This result shows that any continuous function on a compact set of paths can be approximated arbitrarily well simply by a linear combination of terms of the signature. For a proof, see [Király and Oberhauser, 2019]. It can be thought of as a universal approximation property akin to the oft-cited one for neural networks [Cybenko, 1989]. The primary difference is that neural networks typically require a very large number of parameters which must be optimized through gradient-based methods, of a loss function which is non-convex in the network parameters, whereas the approximation via signatures amounts to a simple linear regression in the signature features. Hence, once the signature is calculated, function approximation becomes extremely computationally efficient and can be done via second order methods.

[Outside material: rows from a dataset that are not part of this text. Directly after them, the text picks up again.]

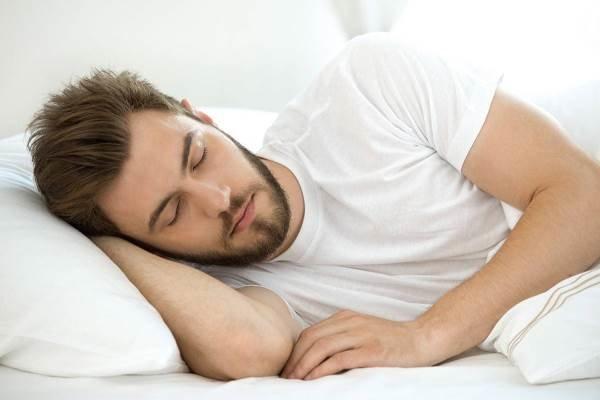 نکاتی برای راحت خوابیدن در هوای خیلی گرم که باید بدانید
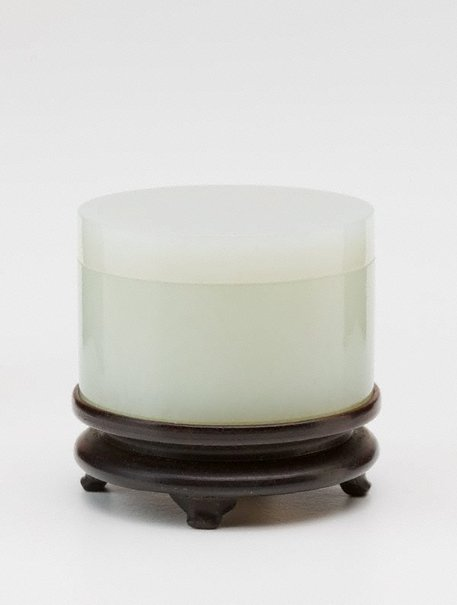 An image of Cylindrical covered jar by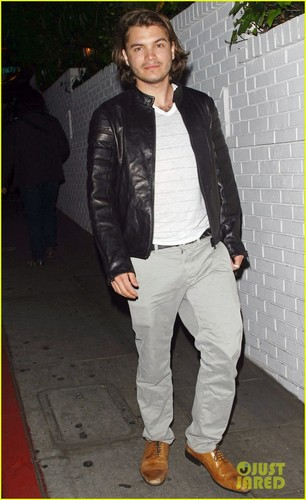 Emile Hirsch: château Marmont Night Out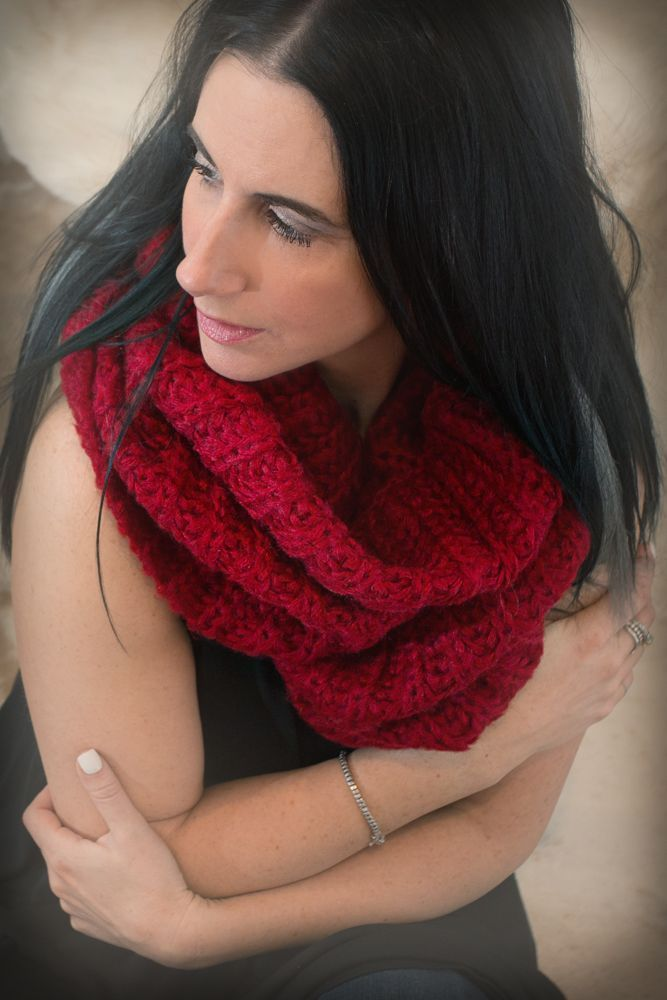 Image of Thick Knit Infinity Scarf - Red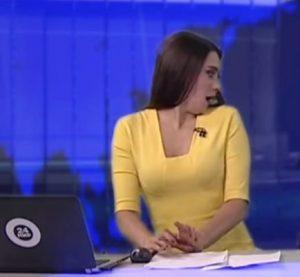 Surpriză de proporții după ce în platoul de știri a pătruns un invitat nepoftit! Prezentatoarea a fost cucerită pe loc!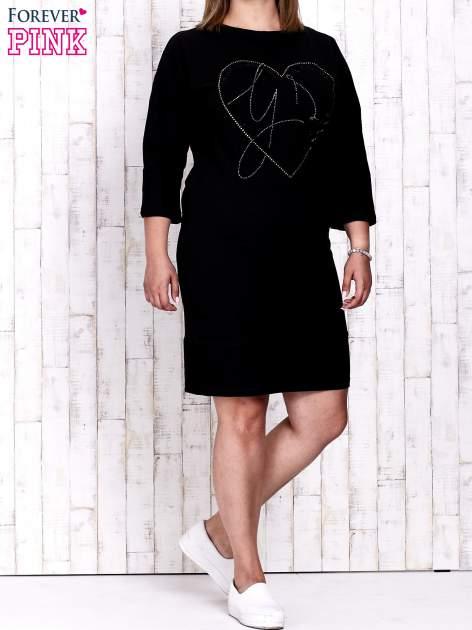 Czarna sukienka dresowa z sercem z dżetów PLUS SIZE                                  zdj.                                  2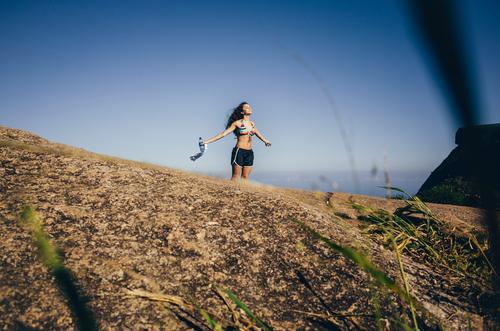 ° Mensch Ferien & Urlaub & Reisen Jugendliche schön Junge Frau Erholung Ferne 18-30 Jahre Berge u. Gebirge Erwachsene Leben feminin Religion & Glaube Lifestyle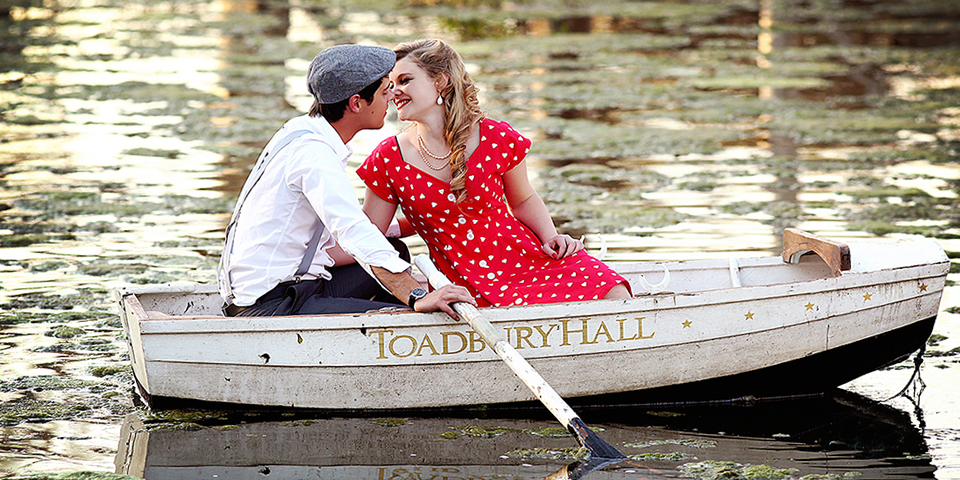 engagement-photo-shoot-Toadbury-hall-wedding-venue-johannesburg-pin-up-girl-look-couple-shoot-johannesburg-vintage-inspired-engagement-shoot-johannesburg (1).jpg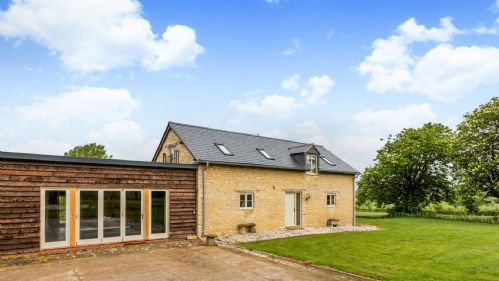 The Stables - Camden Farm - StayCotswold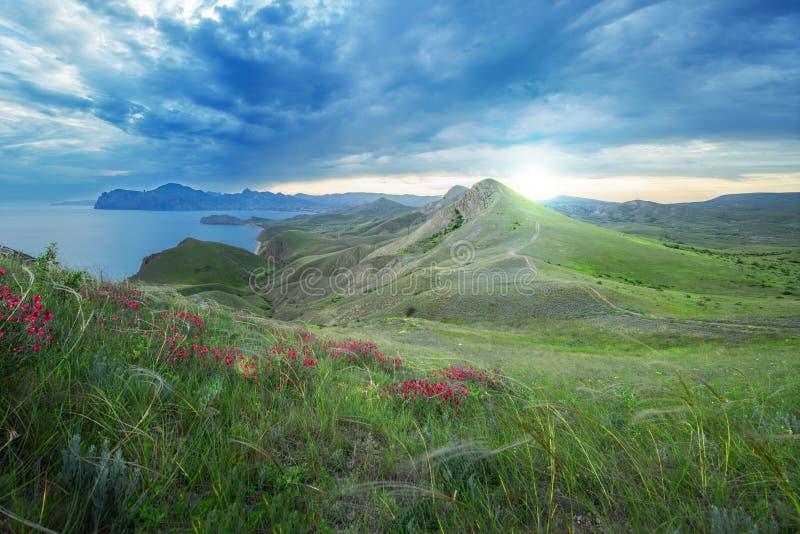 Красивый заход солнца в крымских горах обозревая голубой se стоковое изображение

Furthermore, as we will see later, we may apply further convex transformations of the signature and retain an objective that is convex in the parameters.

4. Linear neural spline flows

In this section, we revisit neural spline flows as prerequisites. Specifically, we explore their application to multivariate data in subsection 4.1 and further delve into their relevance in the context of multivariate time series data in subsection 4.2.

4.1. Multivariate data

Without loss of generality let $\mathbf{x}=(\mathrm{x}_{1},\dots,\mathrm{x}_{d})\sim p$ be a $[0,1]^{d}$ -valued random variable.¹¹1Note that any random variable can be defined on the $[0,1]$ by applying the integral probability transform (IPT). Note that this any bijection applied to make a random variable $[0,1]^{d}$ -valued does not impact the KL-divergence objective that is later derived. Furthermore, denote by $F_{1}(x)\coloneqq\mathbb{P}(\mathrm{x}_{1}\leq x)$ the cumulative distribution function (CDF) of $\mathrm{x}_{1}$ and for $i\in\{2,\dots,d\}$ by

F_{i}({x}|\mathbf{x}_{:i-1})\coloneqq\mathbb{P}(\mathrm{x}_{i}\leq x|{\mathrm{x}}_{:i-1}=\mathbf{x}_{:i-1})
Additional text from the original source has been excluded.